Ti sei reso conto che ti aspetta una finale di Libertadores? Cosa ti passa per la testa?

"Durante il viaggio, ho persino parlato con i ragazzi nei giorni precedenti la semifinale. Ci sono così tante partite e viaggi che a un certo punto smette di essere speciale. Sali sull'autobus, vai all'aeroporto e sembra un unico grande viaggio. E ho detto ai ragazzi che era la semifinale di Libertadores, e che se fossimo passati sarebbe stata come una finale, e ho detto: "Non so voi, ma io la voglio davvero. È qualcosa di enorme". L'ho già vinta con il Santos, ma è un momento diverso della mia vita, una situazione diversa. Man mano che si avvicinava, sentivamo quanto fosse speciale, ma è stato davvero un momento molto speciale".

È un mondo molto esposto, tutti scrutano ogni cosa, ma allo stesso tempo tu volevi essere qui. Queste esigenze, questo ambiente, ti hanno mai fatto ripensare a qualcosa?

"Ci sono alcune cose da dire a riguardo. Innanzitutto, la mia scelta di tornare nel mio Paese e al Flamengo, nonostante così tante opzioni, non mi esenta da queste esigenze, da queste situazioni in cui devo produrre risultati. E non me lo aspettavo, né so come vivere in un altro modo. E c'è un'altra situazione, che sono i social media e le esigenze, che sono cose globali. Ha molto a che fare con l'educazione, o la sua mancanza, che sperimentiamo nella società odierna. La necessità di trovare qualcuno a cui dare la colpa per qualcosa che di solito è un processo. È difficile trovare qualcuno a cui dare la colpa per risultati che sono il frutto di un processo. Pertanto, è già sbagliato parlare di a, b o c. Ma in nessun momento mi ha fatto ripensare. È buffo che quando una partita non va bene o succede una situazione... Qui al Flamengo, tutto esplode in un modo tale che qualcosa che non è vero diventa vero, e poi non si torna indietro. Ma quando le cose vanno anche minimamente bene, i tifosi e l'atmosfera ti abbracciano, ti sollevano, È una sensazione molto bella. Non ho mai ripensato alle cose." Ovviamente, quando sono arrivato qui sapevo di avere un tempo limitato per dedicarmi completamente a questo. Ma il tempo che ho sotto contratto, il tempo che ho messo a disposizione per stare in questo meraviglioso ambiente, è dedicato con tutto il cuore, con totale dedizione.

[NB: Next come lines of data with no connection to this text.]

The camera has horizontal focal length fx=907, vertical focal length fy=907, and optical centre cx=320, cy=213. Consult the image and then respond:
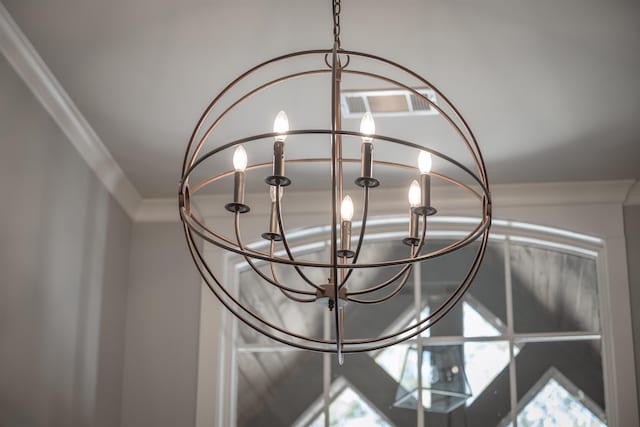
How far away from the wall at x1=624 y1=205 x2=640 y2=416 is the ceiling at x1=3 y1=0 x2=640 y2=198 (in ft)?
1.11

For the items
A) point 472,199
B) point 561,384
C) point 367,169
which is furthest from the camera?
point 472,199

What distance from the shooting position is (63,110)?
3631 mm

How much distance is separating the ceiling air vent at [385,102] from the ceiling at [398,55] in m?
0.11

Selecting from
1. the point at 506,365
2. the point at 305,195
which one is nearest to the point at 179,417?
the point at 305,195

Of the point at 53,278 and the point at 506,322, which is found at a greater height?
the point at 53,278

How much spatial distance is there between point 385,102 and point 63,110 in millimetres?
1286

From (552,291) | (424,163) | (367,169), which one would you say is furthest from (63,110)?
(552,291)

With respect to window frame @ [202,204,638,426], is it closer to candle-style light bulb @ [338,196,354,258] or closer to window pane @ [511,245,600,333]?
window pane @ [511,245,600,333]

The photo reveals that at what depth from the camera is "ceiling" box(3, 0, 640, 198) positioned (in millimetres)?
3010

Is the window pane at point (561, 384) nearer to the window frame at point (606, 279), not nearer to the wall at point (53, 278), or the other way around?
the window frame at point (606, 279)

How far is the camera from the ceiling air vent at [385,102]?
11.3 feet

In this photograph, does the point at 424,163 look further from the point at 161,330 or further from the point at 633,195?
the point at 161,330

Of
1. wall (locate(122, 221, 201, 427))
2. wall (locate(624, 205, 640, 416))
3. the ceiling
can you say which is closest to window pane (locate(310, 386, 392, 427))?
wall (locate(122, 221, 201, 427))

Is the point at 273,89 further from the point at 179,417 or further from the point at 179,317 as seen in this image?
the point at 179,417
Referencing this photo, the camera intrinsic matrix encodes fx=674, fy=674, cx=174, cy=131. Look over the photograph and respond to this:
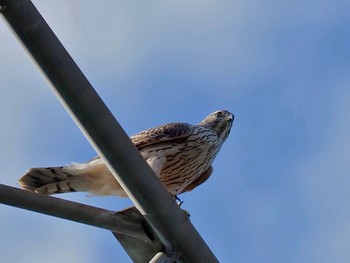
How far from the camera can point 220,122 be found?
8383mm

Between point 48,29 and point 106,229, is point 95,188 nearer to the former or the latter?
point 106,229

Hai trascorso oltre un decennio in Europa, hai assistito alle partite più importanti del calcio mondiale, immagino sia difficile mantenere vivo lo spirito dei tifosi in un ambiente così professionale. Com'era il tuo rapporto con il Flamengo da lontano?

— Per ovvie ragioni, da professionista ti affezioni ad altri mondi e ad altre maglie. Certamente, il club più importante della mia vita è la Juventus, non l'ho mai nascosto. Per tutto quello che ho vissuto lì, per il club, la città e la storia. La passione per il Flamengo è rimasta lontana, ma pensavo che non sarebbe più successo (giocando lì). Pensavo che la mia carriera fosse destinata a trascorrere i miei ultimi anni alla Juventus, e la vita è folle, le cose hanno preso una piega diversa. Vale la pena ricordare che se si ripensa alla mia infanzia e giovinezza al Flamengo, le cose sono cambiate molto nel calcio brasiliano. È molto più strutturato in generale, e il Flamengo non fa eccezione. È un club che si è strutturato in modo molto importante per accogliere giocatori come Jorginho, Arrascaeta, Bruno, Pedro, Alex Sandro, Filipe... Combinando il momento della mia vita alla Juventus, quando ho preso la decisione di trasferirmi, con la ristrutturazione del Flamengo, si è riaccesa quella fiamma. La mia famiglia diceva: "Dai, vieni al Flamengo". A un certo punto, ho chiamato uno dei miei fratelli e gli ho detto: "Ho questo, questo, questo e il Flamengo". Lui ha risposto: "Amico, sai già cosa vuoi. Mi chiami, ma sai già dove vuoi arrivare".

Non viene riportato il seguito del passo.